How is linear regression connected to maximum likelihood?

Under the assumption that the data is generated from a linear function where each observation exhibts i.i.d. Gaussian noise (i.e., each noise variable \(\nu_i\) is sampled independently from the same/identical Gaussian distribution), the negative log-likelihood is proportional to the squared sum of the residuals. Thus, minimizing the negative log-likelihood (maximizing the log-likelihood) leads to the same solution as the least squares method.

Derivation

Given a dataset \(\mathcal{D} = \{(\textbf{x}_1, y_1), \dots, (\textbf{x}_N, y_N)\}\) and the model assumption:

\[ y_i = \textbf{w}^{\text{T}} \textbf{x}_i + \beta + \nu_i \quad \quad \nu \sim \mathcal{N}(0, \sigma^2) \]

the parameters of the model are \(\boldsymbol{\theta} = (\textbf{w}, \beta, \sigma^{2})\). In terms of maximum likelihood, we want to maximize:

\[ \begin{align} p(\mathcal{D} | \boldsymbol{\theta}) &= p (\textbf{x}_1) \cdot p(y_1| \textbf{x}_1; \boldsymbol{\theta}) \cdot ... \cdot p(\textbf{x}_N| \textbf{x}_1, \dots, \textbf{x}_{N-1}) \cdot p(y_N| \textbf{x}_N; \boldsymbol{\theta})\\&= p_X (\textbf{x}_1, \dots, \textbf{x}_N) \prod_{i=1}^N p(y_i | \textbf{x}_i; \boldsymbol{\theta}) \end{align} \]

where the density \(p_X\) is unknown and independent of \(\boldsymbol{\theta}\). Given our model assumption, we can write

\[ p(y_i|\textbf{x}_i, \boldsymbol{\theta}) \sim \mathcal{N} \left(\textbf{w}^{\text{T}} \textbf{x}_i + \beta, \sigma^2 \right) = \frac {1}{\sqrt{2\pi \sigma^2}} \exp\left( - \frac {(y_i - \textbf{w}^{\text{T}} \textbf{x}_i - \beta)^2} {\sigma^2} \right) \]

Thus, we get for the negative log-likelihood

\[ -\ln p(\mathcal{D}|\theta) = \sum_{i=1}^N \frac {1}{2} \log \big(2 \pi \sigma^2 \big) + \frac {1}{2\sigma^2} \big(y_i - \textbf{w}^{\text{T}} \textbf{x}_i - \beta \big)^2 \propto \sum_{i=1}^N \big(y_i - \textbf{w}^{\text{T}} \textbf{x}_i - \beta \big)^2 \]

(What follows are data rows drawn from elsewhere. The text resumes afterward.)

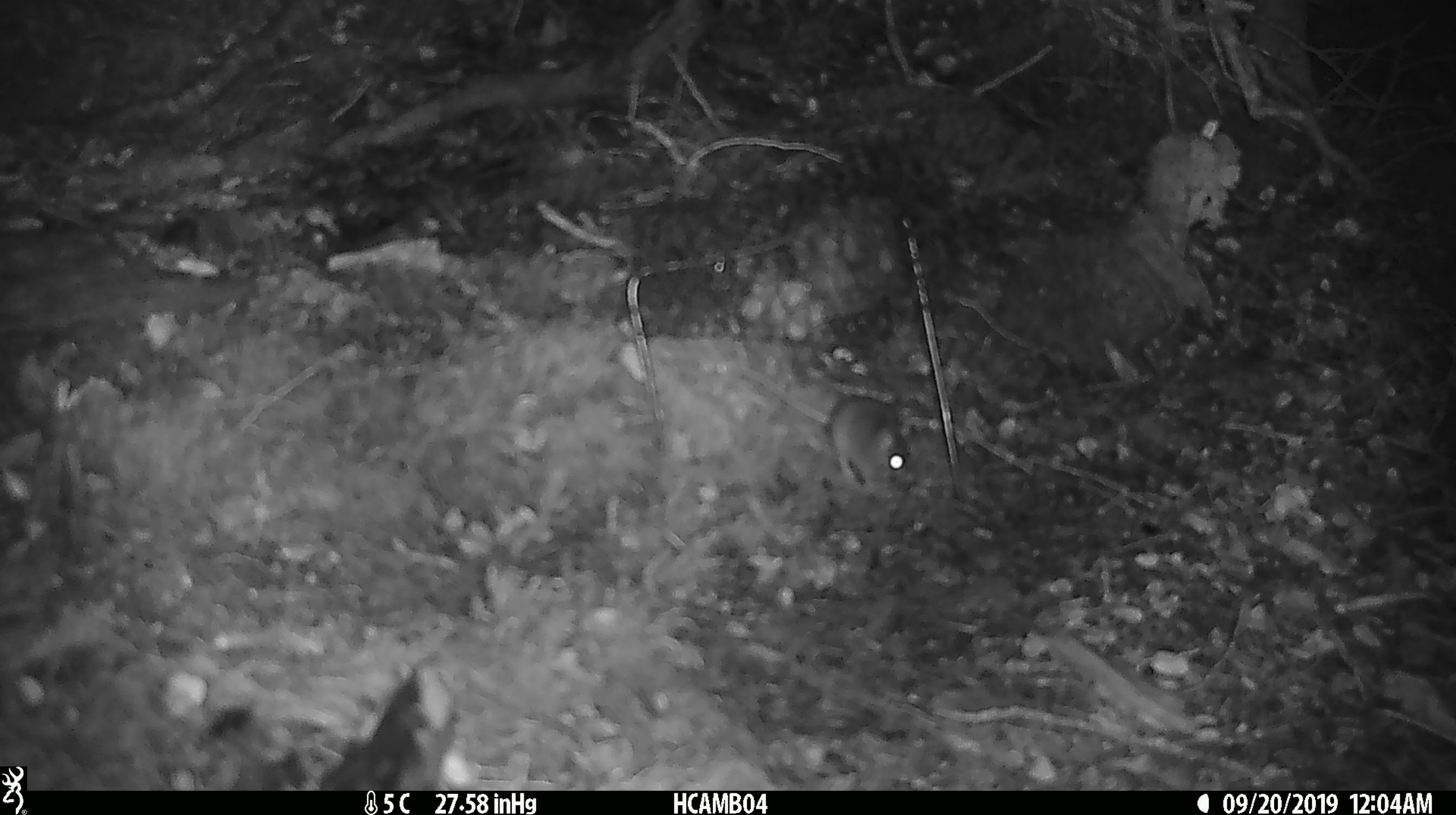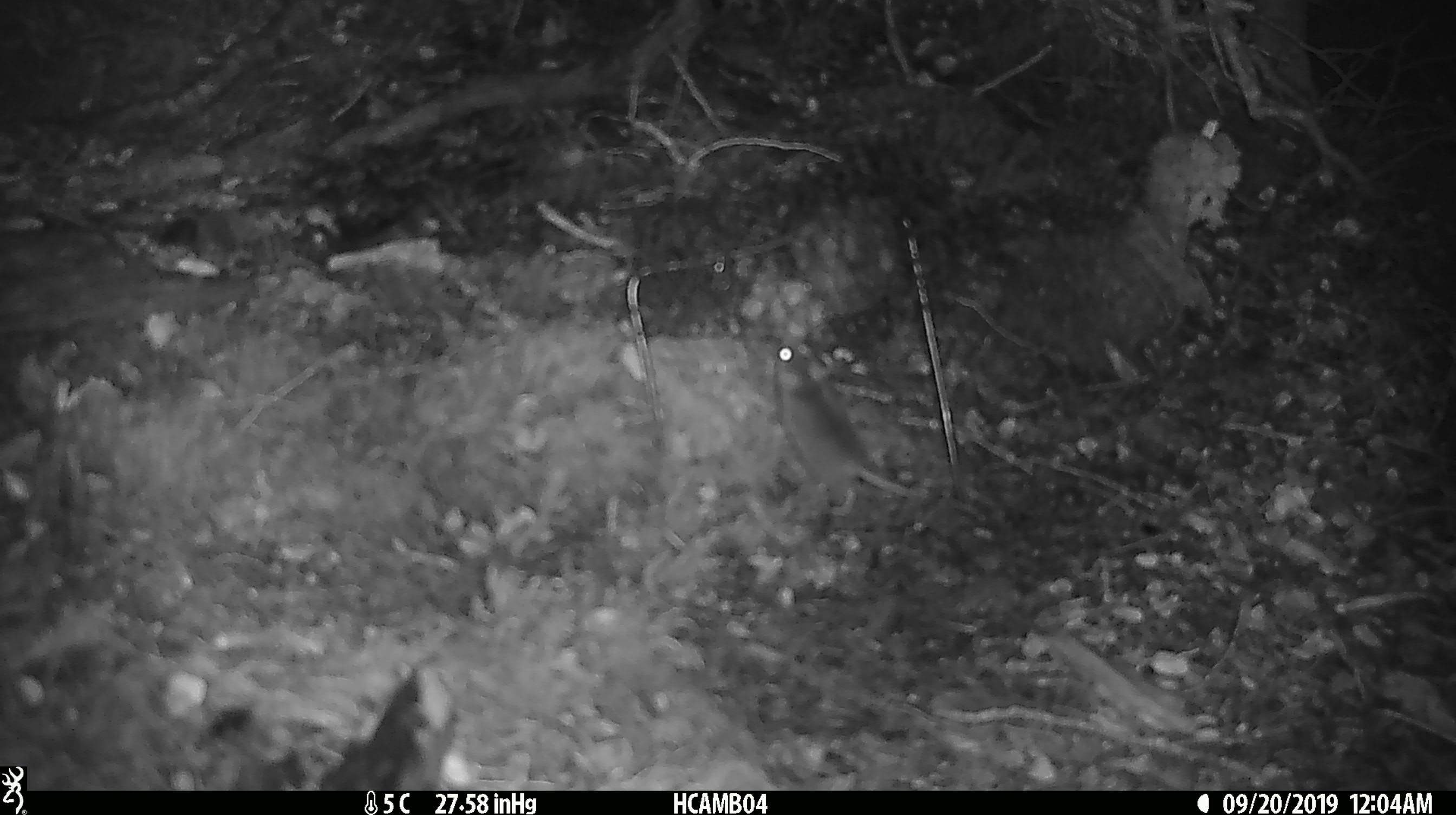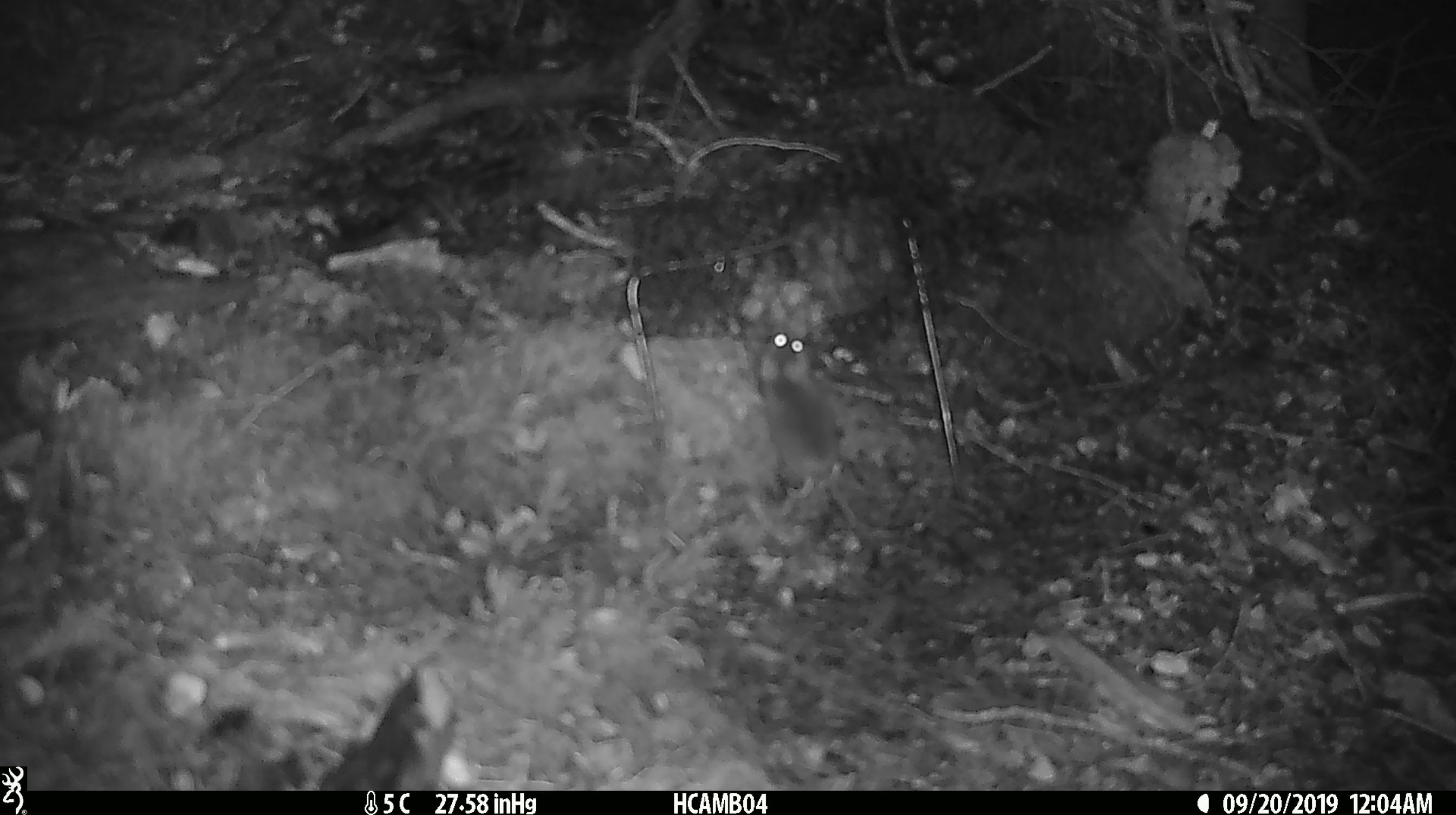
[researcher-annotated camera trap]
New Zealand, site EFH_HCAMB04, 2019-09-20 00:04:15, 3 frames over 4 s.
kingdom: Animalia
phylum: Chordata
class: Mammalia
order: Rodentia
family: Muridae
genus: Mus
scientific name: Mus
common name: mouse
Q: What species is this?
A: Mouse (Mus).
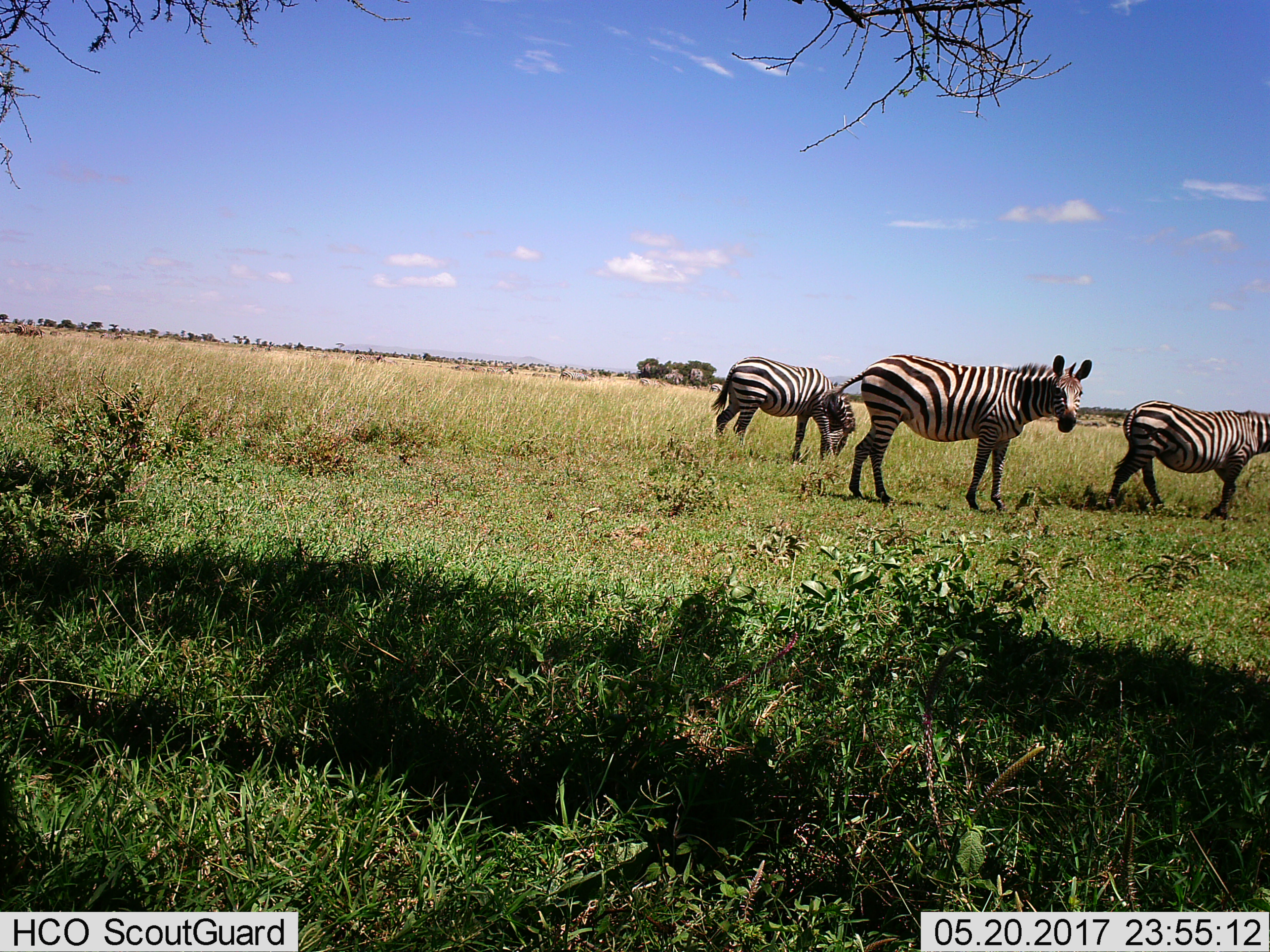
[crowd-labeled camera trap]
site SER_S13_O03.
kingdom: Animalia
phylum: Chordata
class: Mammalia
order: Perissodactyla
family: Equidae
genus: Equus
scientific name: Equus quagga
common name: plains zebra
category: zebraplains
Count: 3.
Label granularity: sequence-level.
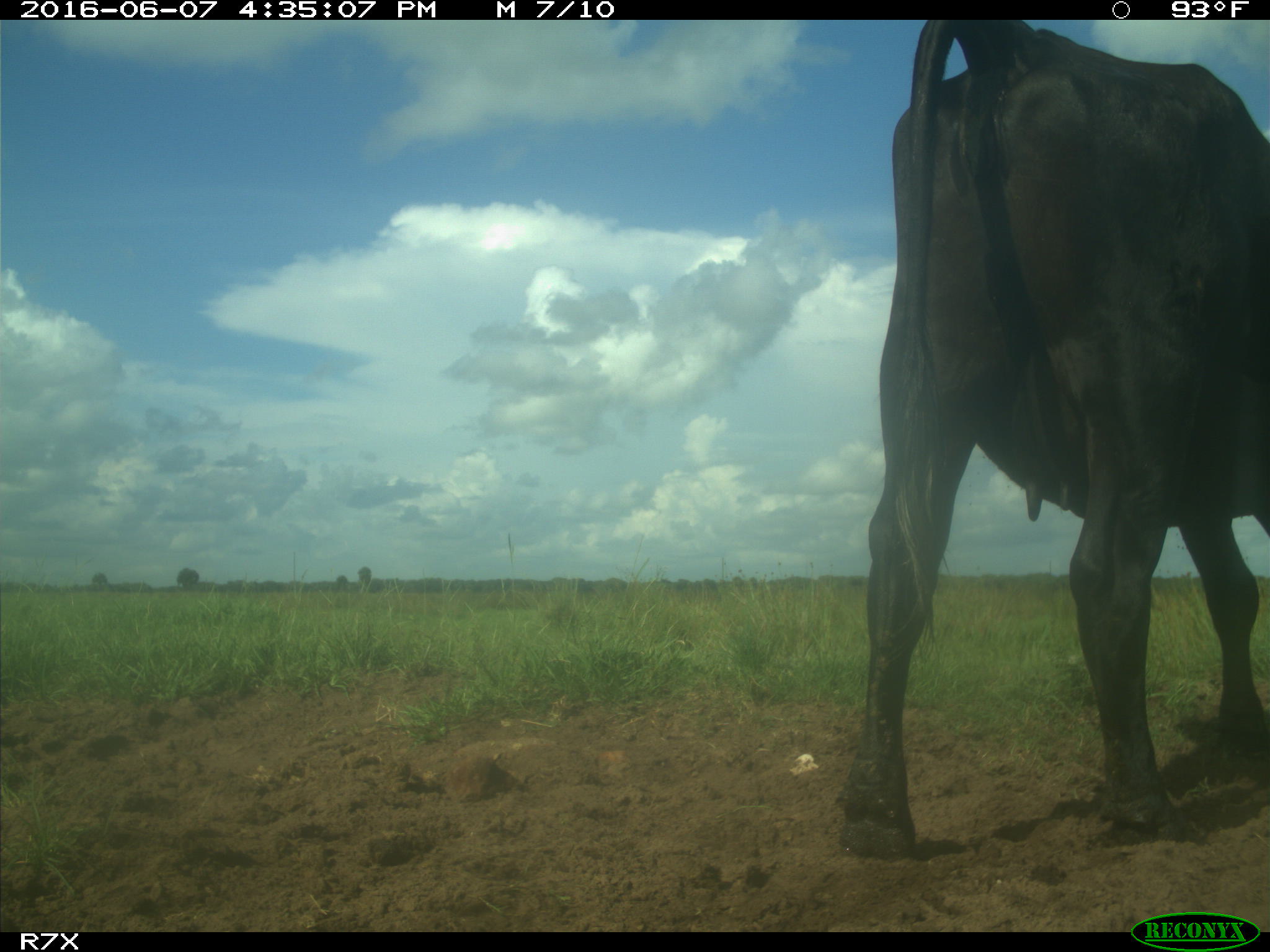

As stated above, minimizing the negative log-likelihood (left side) leads to the same solution as minimizing the sum of the squares of the residuals (right side), i.e., the method of least squares. For a more detailed derivation, see d2l.ai. Note that in linear regression, we do not intent to estimate \(\sigma^2\). However, it may be helpful since a large variance indicates that our linear regression model will produce highly biased estimates.